Par Dimitris Konstantakopoulos
Après le génocide diffusé en direct contre les Palestiniens, perpétré avec le soutien de presque tout l’Occident, le bombardement du Venezuela et l’enlèvement du président Maduro et de son épouse marquent l’entrée dans l’une des périodes les plus dangereuses de l’histoire de l’impérialisme occidental et de la planète entière. Ils marquent également une étape importante dans l’essor d’une nouvelle forme de totalitarisme mondial.
L’attaque contre le Venezuela ne vise pas seulement à obtenir un contrôle total de l’Amérique latine, comme Trump et ses propagandistes tentent de nous persuader de manière trompeuse — notamment par la tromperie de la nouvelle « Stratégie de sécurité nationale » publiée par le président américain à la veille de l’opération contre le Venezuela, dans laquelle il tente une fois de plus de tromper en affirmant qu’il ne cherche pas la domination mondiale et qu’il soutient la multipolarité !
Même sur la question de la paix en Ukraine, qu’il prétend promouvoir (après avoir armé l’Ukraine jusqu’aux dents durant son premier mandat), il est de plus en plus probable qu’il trompe simplement. Il n’est pas possible pour le chef de l’OTAN — toujours une position contrôlée par les Américains — Mark Rutte, de faire les déclarations qu’il fait contre la Russie si les Américains étaient vraiment en désaccord.
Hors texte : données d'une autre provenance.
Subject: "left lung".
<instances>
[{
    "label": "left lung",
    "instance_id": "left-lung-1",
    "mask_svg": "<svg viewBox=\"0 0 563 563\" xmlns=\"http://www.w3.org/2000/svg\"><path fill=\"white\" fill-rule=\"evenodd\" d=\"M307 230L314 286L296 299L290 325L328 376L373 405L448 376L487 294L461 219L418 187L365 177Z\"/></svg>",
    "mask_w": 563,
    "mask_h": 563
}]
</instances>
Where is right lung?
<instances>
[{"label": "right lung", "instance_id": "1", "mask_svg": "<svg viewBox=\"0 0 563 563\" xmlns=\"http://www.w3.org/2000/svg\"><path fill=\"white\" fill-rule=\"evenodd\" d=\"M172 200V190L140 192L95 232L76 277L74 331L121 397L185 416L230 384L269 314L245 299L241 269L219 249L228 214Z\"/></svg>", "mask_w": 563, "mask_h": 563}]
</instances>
Il n’est pas possible pour le général italien, chef du Comité militaire de l’OTAN, de parler d’une frappe préventive contre la Russie — c’est-à-dire de menacer Moscou d’une guerre nucléaire — sans l’approbation américaine. Il n’est pas possible pour les Ukrainiens, avec l’aide de Londres, de mener des opérations de plus en plus provocantes contre la Russie (frappes sur des résidences présidentielles et des installations nucléaires) sans l’approbation des Américains et de la CIA, et sans la connaissance du Mossad. Les prétendus désaccords entre Américains et Européens au sujet de l’Ukraine ressemblent davantage à une division utile des rôles. Jamais dans l’histoire, de plus, les États européens n’ont été aussi subordonnés aux Américains qu’ils le sont aujourd’hui. Si Trump le voulait, il pourrait effectivement mettre fin à la guerre en Ukraine. S’il ne le fait pas, c’est soit parce qu’il ne veut pas y mettre fin et préfère poursuivre une guerre d’usure contre la Russie, soit parce qu’il cherche à obtenir de plus grandes concessions de Moscou — pas nécessairement limitées à l’Ukraine seule.
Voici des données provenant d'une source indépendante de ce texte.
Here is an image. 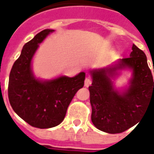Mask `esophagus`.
I'll use <instances>...</instances> for the list:
<instances>
[{
  "label": "esophagus",
  "instance_id": "obj_1",
  "mask_svg": "<svg viewBox=\"0 0 154 154\" xmlns=\"http://www.w3.org/2000/svg\"><path fill=\"white\" fill-rule=\"evenodd\" d=\"M91 84V80L89 77H87L85 79V87H89Z\"/></svg>",
  "mask_w": 154,
  "mask_h": 154
}]
</instances>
Bien sûr, il n’est pas irrationnel que Moscou tente d’exploiter toute contradiction possible au sein de l’Imperium occidental, à condition qu’elles soient réelles et non simplement prétextuelles. Il n’est pas non plus irrationnel qu’elle tente d’éviter les terribles dangers de l’escalade, tant qu’elle ne provoque pas d’autres encore plus graves.
L’importance de l’Amérique latine dans l’équilibre mondial
Un objectif ouvertement déclaré de Trump, dans la même « stratégie de sécurité nationale » américaine, est d’anéantir toute influence étrangère — à savoir celle de la Russie, de la Chine et de l’Iran — sur le continent américain. Il déclare cela ouvertement, en partie pour obtenir le soutien des segments les plus belliqueux et primitifs de l’opinion publique américaine et de l’extrême droite, et en partie pour « rassurer » les Russes et les Chinois que ses intérêts seraient supposés se limiter à cette région, que ses actions sont d’une certaine manière « défensives », qu’il ne considère pas la Russie et la Chine comme des « menaces », » et peut-être qu’il ferait même certaines concessions à la Russie et à la Chine en reconnaissant certaines « sphères d’influence ».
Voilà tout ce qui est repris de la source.